→ Job
Please write out the items from the line with "From closest to farthest by" up to and including the line with "be arranged?", keeping each line exactly as it stands.
★ ★ ★ ★ ★
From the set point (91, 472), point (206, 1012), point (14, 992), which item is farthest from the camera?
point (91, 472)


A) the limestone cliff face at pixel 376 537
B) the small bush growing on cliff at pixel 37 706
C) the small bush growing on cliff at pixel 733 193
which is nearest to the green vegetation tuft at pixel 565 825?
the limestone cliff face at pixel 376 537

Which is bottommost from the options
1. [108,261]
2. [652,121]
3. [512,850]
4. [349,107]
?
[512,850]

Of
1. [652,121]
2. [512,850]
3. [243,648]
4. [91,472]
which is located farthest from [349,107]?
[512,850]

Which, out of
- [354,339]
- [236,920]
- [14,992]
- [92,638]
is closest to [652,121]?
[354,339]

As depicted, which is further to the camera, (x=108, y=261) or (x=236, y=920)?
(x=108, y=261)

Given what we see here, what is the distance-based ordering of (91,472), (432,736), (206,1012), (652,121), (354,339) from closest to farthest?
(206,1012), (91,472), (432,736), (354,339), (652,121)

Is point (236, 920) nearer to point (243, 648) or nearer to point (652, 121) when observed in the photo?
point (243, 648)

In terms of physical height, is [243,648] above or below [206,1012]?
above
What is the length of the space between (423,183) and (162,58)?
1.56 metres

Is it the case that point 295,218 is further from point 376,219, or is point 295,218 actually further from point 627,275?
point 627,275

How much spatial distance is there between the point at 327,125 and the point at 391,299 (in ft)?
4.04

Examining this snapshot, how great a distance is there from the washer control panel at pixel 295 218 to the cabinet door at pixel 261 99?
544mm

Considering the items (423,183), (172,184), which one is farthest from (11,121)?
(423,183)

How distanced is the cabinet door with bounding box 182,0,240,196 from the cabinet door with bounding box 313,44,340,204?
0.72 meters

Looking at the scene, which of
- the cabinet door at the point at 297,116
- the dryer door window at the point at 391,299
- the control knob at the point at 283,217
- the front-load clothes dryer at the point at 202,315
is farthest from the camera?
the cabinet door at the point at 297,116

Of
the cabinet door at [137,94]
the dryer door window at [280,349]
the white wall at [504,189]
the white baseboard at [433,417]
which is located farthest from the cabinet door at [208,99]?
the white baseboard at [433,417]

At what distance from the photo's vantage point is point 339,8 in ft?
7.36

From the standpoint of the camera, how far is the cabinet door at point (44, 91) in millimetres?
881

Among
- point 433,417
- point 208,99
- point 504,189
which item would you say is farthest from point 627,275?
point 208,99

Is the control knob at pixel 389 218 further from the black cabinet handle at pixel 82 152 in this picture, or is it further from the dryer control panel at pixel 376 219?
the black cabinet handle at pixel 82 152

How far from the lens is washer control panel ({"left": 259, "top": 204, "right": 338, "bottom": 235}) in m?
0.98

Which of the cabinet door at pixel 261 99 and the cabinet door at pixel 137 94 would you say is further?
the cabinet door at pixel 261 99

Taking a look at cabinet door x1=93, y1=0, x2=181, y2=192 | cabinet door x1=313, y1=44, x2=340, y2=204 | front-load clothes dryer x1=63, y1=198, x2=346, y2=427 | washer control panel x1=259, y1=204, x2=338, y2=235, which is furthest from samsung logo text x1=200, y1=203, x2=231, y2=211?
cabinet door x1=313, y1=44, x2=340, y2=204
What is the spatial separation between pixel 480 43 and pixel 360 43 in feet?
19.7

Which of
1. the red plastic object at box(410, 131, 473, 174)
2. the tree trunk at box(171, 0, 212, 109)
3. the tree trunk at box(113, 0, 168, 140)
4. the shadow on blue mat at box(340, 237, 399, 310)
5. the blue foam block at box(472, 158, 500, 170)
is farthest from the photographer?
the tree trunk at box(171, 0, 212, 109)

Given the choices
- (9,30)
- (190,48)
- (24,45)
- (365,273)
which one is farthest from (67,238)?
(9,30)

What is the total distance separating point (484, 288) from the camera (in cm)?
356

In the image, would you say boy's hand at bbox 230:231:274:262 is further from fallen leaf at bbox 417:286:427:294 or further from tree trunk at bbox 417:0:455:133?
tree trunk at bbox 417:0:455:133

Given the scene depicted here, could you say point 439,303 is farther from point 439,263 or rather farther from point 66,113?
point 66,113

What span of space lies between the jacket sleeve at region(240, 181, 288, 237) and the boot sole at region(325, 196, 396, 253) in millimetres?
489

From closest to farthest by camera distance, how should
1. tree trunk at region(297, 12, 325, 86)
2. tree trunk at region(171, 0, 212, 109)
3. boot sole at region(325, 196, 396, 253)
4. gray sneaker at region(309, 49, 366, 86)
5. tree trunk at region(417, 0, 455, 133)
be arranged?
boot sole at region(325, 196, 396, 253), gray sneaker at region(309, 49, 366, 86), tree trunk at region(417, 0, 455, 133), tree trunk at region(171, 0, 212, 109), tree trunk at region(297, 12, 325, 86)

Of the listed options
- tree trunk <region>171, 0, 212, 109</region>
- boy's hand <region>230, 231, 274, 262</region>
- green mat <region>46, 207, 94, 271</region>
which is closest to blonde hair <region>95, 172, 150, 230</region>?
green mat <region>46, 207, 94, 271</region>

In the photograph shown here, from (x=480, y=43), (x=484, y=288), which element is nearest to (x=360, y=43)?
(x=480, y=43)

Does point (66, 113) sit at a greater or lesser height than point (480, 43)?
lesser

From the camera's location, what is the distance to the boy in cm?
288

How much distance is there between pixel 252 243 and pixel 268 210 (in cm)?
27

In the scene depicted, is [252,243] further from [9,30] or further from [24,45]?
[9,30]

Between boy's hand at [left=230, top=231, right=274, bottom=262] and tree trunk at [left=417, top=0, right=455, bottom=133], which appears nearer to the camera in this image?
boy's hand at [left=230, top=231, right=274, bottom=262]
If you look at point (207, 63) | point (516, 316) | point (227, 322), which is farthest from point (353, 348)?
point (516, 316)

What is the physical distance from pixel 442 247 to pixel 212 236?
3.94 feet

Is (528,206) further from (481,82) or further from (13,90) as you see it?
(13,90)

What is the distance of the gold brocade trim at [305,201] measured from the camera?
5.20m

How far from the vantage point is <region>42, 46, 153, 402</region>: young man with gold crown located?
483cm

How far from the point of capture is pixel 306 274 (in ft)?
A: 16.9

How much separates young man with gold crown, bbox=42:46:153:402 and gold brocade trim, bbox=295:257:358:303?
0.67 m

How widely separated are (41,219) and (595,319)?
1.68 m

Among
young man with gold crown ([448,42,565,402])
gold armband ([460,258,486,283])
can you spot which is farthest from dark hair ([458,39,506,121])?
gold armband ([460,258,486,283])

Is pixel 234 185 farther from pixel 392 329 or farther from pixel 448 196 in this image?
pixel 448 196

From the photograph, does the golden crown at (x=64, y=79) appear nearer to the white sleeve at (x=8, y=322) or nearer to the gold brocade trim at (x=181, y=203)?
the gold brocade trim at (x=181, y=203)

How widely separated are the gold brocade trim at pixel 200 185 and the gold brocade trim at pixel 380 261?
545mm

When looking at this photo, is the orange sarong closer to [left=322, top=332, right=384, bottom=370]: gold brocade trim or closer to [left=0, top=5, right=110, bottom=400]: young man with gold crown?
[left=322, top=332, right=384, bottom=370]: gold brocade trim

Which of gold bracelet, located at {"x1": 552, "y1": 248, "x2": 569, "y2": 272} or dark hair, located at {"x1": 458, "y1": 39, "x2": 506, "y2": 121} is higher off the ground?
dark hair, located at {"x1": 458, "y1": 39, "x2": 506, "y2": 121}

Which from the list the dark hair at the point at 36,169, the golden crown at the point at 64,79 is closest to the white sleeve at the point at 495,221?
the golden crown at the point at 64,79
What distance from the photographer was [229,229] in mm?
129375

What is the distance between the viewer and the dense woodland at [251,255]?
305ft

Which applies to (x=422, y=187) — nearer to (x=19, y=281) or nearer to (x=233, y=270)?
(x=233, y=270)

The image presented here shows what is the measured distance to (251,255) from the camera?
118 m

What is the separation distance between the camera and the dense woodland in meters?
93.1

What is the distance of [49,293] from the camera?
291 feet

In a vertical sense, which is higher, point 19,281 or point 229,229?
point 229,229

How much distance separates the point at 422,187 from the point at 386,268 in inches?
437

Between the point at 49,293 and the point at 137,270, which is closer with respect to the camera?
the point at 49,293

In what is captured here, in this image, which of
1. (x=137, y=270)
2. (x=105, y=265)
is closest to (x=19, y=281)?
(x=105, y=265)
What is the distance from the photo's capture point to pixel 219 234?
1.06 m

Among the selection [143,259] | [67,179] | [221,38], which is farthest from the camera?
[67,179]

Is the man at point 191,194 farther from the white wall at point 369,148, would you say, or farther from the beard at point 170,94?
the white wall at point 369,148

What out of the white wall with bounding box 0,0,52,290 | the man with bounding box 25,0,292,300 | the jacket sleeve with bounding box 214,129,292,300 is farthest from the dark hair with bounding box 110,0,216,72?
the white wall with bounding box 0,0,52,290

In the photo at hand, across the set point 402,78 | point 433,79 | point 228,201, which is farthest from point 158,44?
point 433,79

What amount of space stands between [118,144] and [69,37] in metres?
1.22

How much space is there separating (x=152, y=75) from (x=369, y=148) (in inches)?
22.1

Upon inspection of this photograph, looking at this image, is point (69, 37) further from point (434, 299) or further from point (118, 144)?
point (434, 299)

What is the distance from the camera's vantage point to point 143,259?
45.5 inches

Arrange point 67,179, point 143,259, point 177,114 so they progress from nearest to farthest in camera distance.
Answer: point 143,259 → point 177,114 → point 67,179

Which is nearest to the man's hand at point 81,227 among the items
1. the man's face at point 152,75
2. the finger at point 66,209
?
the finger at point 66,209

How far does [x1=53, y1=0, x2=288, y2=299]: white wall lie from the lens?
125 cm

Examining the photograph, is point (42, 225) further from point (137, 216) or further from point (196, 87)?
★ ★ ★ ★ ★
→ Problem solution
From closest to farthest by camera distance, how should
1. tree trunk at region(297, 12, 325, 86)
2. tree trunk at region(171, 0, 212, 109)
3. boot sole at region(325, 196, 396, 253)
4. gray sneaker at region(309, 49, 366, 86)
5. tree trunk at region(417, 0, 455, 133)
be arranged?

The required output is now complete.